Track Record, Sue JohnsThe jacket is white. Title and author name are in thick bold black lower case print, title centred near the top, author nearer to the bottom of the jacket. In the middle is an illustration of a brown train track disappearing into a scene of green pine trees and green mountains.

Dempsey & Windle, 2021     £8.00

Train life

Trains — outside the rush hour, of course — always offered opportunities for reflection. With nothing to do but sit and browse the world speeding past the windows, there was time to consider not only our individual lives but how others might live. In other words, to create backstories for our fellow travellers.

Sue Johns has written a themed pamphlet of twenty poems about travelling on trains, some of them personal, and some as imagined lives.

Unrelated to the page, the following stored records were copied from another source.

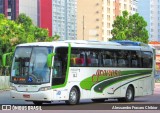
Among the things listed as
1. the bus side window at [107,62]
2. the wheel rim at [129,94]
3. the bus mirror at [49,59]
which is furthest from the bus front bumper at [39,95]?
the wheel rim at [129,94]

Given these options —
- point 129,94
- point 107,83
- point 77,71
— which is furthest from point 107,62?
point 129,94

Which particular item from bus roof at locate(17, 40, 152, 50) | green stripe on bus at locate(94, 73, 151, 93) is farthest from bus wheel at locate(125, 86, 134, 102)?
bus roof at locate(17, 40, 152, 50)

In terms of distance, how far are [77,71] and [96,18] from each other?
119020 millimetres

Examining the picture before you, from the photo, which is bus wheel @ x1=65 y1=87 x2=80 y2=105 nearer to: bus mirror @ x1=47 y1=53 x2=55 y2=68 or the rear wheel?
bus mirror @ x1=47 y1=53 x2=55 y2=68

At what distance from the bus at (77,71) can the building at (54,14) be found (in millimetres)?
118112

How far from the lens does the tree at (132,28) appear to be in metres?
84.0

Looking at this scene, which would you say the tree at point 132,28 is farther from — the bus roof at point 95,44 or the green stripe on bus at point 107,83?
the green stripe on bus at point 107,83

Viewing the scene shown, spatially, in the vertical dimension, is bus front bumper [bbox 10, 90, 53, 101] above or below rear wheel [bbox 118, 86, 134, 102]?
above

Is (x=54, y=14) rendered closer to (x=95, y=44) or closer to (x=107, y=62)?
(x=107, y=62)

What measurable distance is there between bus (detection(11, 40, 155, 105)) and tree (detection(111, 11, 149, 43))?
53.7m

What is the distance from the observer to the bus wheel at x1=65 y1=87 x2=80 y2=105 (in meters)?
25.0

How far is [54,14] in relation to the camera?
16525 cm

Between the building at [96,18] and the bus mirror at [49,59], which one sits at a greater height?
the building at [96,18]

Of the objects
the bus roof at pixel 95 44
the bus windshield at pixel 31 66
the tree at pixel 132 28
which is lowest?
the bus windshield at pixel 31 66
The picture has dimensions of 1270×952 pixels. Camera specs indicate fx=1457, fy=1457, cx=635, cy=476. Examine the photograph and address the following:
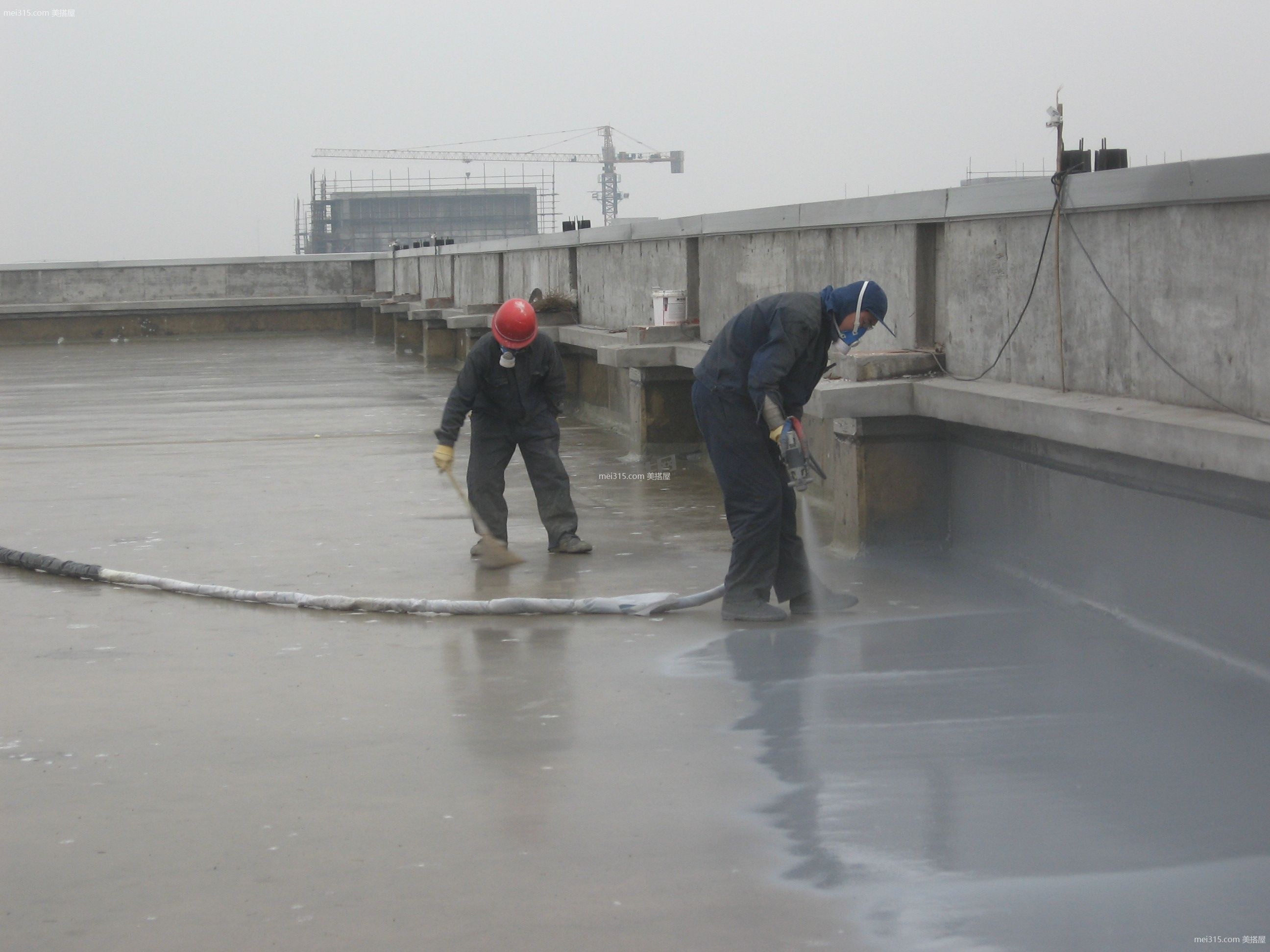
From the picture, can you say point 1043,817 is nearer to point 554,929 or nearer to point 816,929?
point 816,929

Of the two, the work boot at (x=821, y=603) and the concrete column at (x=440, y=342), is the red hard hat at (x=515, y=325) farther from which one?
the concrete column at (x=440, y=342)

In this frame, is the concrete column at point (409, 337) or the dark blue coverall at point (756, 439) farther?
the concrete column at point (409, 337)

‘Making Up For It’ reminded me I’ve always been fascinated by women applying make-up on tube trains, envying their concentration and steadiness of hand and eye. It’s a private act in a public place as well as being dependent on getting the right seat — ‘a double seat / or an end seat but never a priority seat.’

Quite right! Those priority seats are for ‘the seniors of Southfields’, and ‘the pregnant of Putney’. Johns knows her place —

I am without a bump, a child or a stick, where is the sign for the half-made-up,
middle-aged shop assistant with a hangover and a poetry book to finish?
A steady hand is required to define the eye or precision at station-stops

I like that ironic nod to train-announcement-speak in ‘station-stops’, one of the many verbal tics announcers have developed. This is evidently a journey she makes regularly; she shows it in the way she measures time with careful calculation —

Six stops allows for three poems and possibly a fourth if we hit a red signal
at Earls Court.

I wonder what those poems look like on the page. Does she read them silently, mindful of Wendy Cope’s sonnet about clearing a train carriage by reading poetry aloud?

All the contents of Track Record have a slightly nostalgic note for the easy freedom of train travel in pre-Covid days. Is this intentional? Perhaps they’re a reminder of what we took for granted.